I agree that from this code, this condition can never be met. However, if we're going to be checking for == 0 I thought we might as well also check for <. Ideally what I would prefer here is an assertion statement though.

Copy link
Contributor

Choose a reason for hiding this comment

The reason will be displayed to describe this comment to others. Learn more.

Thank you for the explanation!
I tried to reproduce the scenario you described but I couldn't: https://go.dev/play/p/6CHHW7OZqC9

Would the following change make sense instead?
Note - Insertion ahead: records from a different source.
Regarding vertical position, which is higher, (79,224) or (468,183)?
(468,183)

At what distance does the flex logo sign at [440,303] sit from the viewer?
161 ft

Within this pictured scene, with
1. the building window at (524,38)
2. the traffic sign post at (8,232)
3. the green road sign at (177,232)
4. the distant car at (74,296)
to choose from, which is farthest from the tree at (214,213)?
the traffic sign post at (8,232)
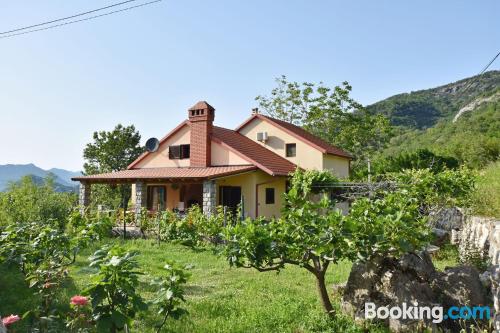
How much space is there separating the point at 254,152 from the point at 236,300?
13.7 metres

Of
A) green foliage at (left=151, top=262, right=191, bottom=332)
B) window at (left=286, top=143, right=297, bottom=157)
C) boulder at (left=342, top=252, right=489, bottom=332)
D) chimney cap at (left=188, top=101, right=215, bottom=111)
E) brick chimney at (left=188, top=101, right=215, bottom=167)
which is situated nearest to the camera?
green foliage at (left=151, top=262, right=191, bottom=332)

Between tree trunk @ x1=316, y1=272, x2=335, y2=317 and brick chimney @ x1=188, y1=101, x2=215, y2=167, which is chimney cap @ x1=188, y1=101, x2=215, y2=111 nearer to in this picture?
brick chimney @ x1=188, y1=101, x2=215, y2=167

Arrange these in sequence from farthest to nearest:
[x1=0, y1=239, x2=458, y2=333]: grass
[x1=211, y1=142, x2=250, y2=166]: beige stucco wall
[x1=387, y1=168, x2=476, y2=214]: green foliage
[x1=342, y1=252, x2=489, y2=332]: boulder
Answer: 1. [x1=211, y1=142, x2=250, y2=166]: beige stucco wall
2. [x1=387, y1=168, x2=476, y2=214]: green foliage
3. [x1=0, y1=239, x2=458, y2=333]: grass
4. [x1=342, y1=252, x2=489, y2=332]: boulder

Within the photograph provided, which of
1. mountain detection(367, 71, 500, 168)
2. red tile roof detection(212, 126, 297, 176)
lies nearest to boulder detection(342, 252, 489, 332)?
red tile roof detection(212, 126, 297, 176)

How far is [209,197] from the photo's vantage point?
15.8 meters

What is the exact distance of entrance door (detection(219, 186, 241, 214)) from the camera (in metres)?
18.4

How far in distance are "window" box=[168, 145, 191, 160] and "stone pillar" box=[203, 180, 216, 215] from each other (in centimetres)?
441

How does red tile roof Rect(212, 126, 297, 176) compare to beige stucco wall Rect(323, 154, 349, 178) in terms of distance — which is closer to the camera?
red tile roof Rect(212, 126, 297, 176)

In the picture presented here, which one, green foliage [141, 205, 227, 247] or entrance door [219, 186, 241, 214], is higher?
entrance door [219, 186, 241, 214]

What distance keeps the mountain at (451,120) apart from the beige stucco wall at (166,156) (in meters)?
16.6

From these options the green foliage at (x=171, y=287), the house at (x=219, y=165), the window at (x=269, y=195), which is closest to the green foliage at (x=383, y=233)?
the green foliage at (x=171, y=287)

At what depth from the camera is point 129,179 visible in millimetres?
18109

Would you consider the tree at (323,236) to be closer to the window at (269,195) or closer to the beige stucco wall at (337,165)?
the window at (269,195)

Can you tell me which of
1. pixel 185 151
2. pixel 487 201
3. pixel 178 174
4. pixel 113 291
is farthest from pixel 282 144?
pixel 113 291
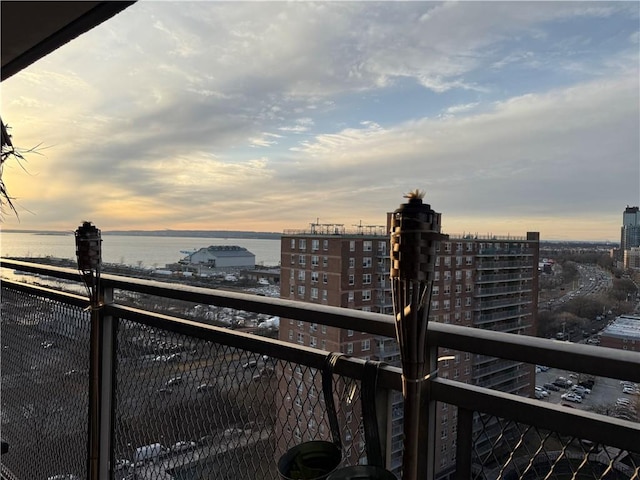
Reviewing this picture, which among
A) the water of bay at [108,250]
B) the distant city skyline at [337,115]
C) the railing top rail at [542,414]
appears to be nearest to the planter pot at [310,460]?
the railing top rail at [542,414]

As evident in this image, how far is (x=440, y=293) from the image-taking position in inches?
40.0

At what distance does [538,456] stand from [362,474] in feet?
1.21

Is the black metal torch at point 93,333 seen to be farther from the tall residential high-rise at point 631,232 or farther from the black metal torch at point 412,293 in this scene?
the tall residential high-rise at point 631,232

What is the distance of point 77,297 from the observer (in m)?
2.03

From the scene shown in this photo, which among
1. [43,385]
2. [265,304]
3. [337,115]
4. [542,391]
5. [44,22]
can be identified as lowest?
[43,385]

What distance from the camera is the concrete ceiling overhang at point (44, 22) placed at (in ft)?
4.11

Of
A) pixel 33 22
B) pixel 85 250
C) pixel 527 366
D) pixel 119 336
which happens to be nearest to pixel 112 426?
pixel 119 336

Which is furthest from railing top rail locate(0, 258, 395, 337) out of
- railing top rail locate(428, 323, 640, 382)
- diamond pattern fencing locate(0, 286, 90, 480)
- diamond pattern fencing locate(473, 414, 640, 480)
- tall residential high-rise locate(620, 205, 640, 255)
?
tall residential high-rise locate(620, 205, 640, 255)

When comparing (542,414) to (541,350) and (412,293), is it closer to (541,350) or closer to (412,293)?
(541,350)

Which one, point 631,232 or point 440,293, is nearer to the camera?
point 440,293

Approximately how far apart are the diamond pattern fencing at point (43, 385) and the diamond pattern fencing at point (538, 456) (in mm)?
1753

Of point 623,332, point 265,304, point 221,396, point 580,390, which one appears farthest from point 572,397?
point 221,396

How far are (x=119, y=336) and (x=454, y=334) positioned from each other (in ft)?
4.92

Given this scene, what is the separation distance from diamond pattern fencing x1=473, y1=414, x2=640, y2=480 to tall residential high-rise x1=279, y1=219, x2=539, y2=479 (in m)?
0.02
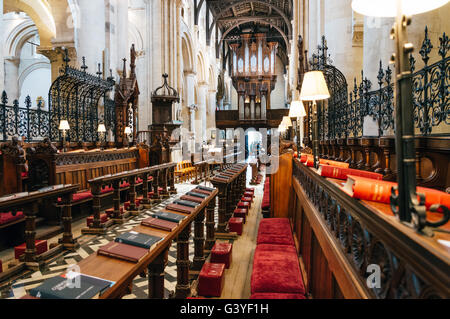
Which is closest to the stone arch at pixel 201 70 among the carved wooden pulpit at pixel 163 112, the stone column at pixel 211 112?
the stone column at pixel 211 112

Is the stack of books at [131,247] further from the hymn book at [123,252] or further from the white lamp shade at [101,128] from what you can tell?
the white lamp shade at [101,128]

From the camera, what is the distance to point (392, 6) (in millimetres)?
1121

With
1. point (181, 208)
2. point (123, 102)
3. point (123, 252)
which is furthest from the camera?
point (123, 102)

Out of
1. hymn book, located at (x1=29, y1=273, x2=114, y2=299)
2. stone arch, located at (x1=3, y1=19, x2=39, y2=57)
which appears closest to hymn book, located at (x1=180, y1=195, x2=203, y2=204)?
hymn book, located at (x1=29, y1=273, x2=114, y2=299)

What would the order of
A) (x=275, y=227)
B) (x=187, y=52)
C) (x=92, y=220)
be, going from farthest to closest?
(x=187, y=52) → (x=92, y=220) → (x=275, y=227)

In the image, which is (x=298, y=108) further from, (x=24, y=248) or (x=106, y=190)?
(x=106, y=190)

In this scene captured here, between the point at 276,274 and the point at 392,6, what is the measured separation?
200 cm

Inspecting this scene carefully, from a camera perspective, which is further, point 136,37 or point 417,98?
point 136,37

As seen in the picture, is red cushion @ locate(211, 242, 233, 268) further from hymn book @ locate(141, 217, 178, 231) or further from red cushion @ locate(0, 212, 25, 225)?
red cushion @ locate(0, 212, 25, 225)

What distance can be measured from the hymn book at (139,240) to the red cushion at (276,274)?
35.2 inches

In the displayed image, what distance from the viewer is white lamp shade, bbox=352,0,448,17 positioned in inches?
39.2

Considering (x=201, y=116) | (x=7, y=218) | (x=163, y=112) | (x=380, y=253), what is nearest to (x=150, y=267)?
(x=380, y=253)

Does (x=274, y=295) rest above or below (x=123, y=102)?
below

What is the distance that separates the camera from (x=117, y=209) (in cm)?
535
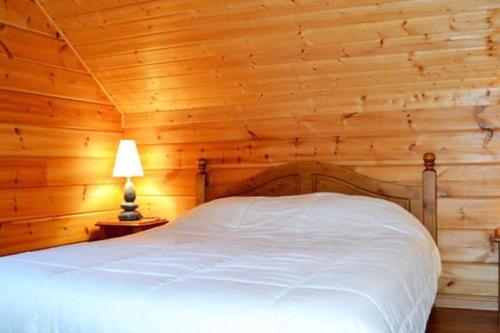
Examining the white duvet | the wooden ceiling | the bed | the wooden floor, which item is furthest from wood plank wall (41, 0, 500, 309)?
the white duvet

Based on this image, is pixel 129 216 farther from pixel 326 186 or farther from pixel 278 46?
pixel 278 46

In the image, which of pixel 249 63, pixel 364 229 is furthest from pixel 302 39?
pixel 364 229

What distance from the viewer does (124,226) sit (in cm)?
381

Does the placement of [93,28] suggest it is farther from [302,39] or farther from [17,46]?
[302,39]

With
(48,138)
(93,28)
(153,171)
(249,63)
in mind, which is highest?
(93,28)

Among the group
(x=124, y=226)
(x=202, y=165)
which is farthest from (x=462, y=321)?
(x=124, y=226)

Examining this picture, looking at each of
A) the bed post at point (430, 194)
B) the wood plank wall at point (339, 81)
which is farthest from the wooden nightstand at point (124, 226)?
the bed post at point (430, 194)

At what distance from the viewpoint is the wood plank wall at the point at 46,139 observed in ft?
10.9

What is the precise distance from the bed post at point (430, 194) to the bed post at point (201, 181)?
1617 mm

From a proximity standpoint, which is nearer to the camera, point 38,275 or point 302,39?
point 38,275

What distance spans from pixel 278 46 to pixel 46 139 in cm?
172

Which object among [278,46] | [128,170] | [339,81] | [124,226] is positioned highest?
[278,46]

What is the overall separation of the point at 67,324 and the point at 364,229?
5.75 ft

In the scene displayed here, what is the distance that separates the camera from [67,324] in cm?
174
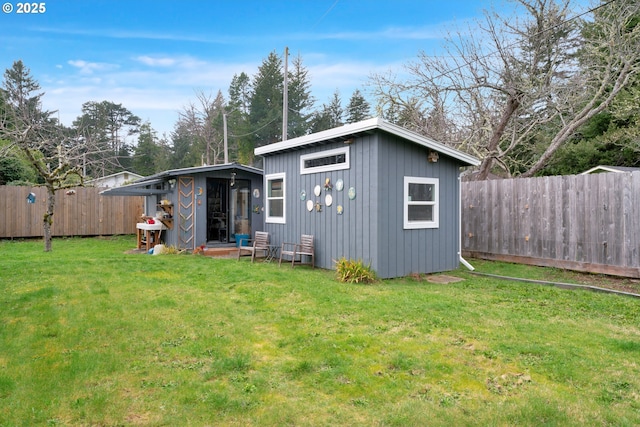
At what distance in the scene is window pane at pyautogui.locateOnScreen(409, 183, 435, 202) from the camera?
24.2 feet

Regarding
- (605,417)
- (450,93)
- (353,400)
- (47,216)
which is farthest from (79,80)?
(605,417)

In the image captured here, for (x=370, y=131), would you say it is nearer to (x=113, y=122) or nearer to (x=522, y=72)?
(x=522, y=72)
diff --git a/module/fork_spec.go b/module/fork_spec.go
index 46d3584..d7716cd 100644
--- a/module/fork_spec.go
+++ b/module/fork_spec.go
@@ -346,6 +346,13 @@ func estimateDistance(previousHeader, currentHeader *types.Header, targetTs uint
        blockCountPrevCurBig = blockCountPrevCurBig.Abs(blockCountPrevCurBig)
        blockCountPrevCur, _ := blockCountPrevCurBig.Float64()

+       if blockCountPrevCur == 0 {
+               // Blocks are being produced so slowly that the current block is still expected
+               // to be the latest block at any future timestamp. Return 1 to avoid getting stuck
+               // in the current block.
+               return 1
+       }
+
        if currentTs > previousTs {
                timeDiffPrevCur = currentTs - previousTs
        } else {
@@ -365,13 +372,5 @@ func estimateDistance(previousHeader, currentHeader *types.Header, targetTs uint
        }

        avgBlocksPerMs := blockCountPrevCur / float64(timeDiffPrevCur)
-
-       if avgBlocksPerMs <= 0 {
-               // Blocks are being produced so slowly that the current block is still expected
-               // to be the latest block at any future timestamp. Return 1 to avoid getting stuck
-               // in the current block.
-               return 1
-       }
-
        return uint64(math.Ceil(avgBlocksPerMs * float64(timeDiffTargetCur)))
 }

Copy link
Contributor

Choose a reason for hiding this comment

The reason will be displayed to describe this comment to others. Learn more.

I can see from the code that it cannot be lower than 0, but I think the reason for the discussion is that avgBlocksPerMs <= 0 is explicitly stated.
The following reverse branching might be better.

if avgBlocksPerMs > 0 {
      return uint64(math.Ceil(avgBlocksPerMs * float64(timeDiffTargetCur)))
}
return 1

Copy link
Contributor Author

Choose a reason for hiding this comment

The reason will be displayed to describe this comment to others. Learn more.

Would the following change make sense instead?

While the early check makes sense, I would still like to check the result of avgBlocksPerMs. To clarify more:

https://go.dev/play/p/UwgHE3fMCUf

outputs

a > 0? true
b > 0? true
(a / b) == 0? true

So with float64, a > 0 && b > 0 does not imply a / b > 0 (even though in general math the implication does hold).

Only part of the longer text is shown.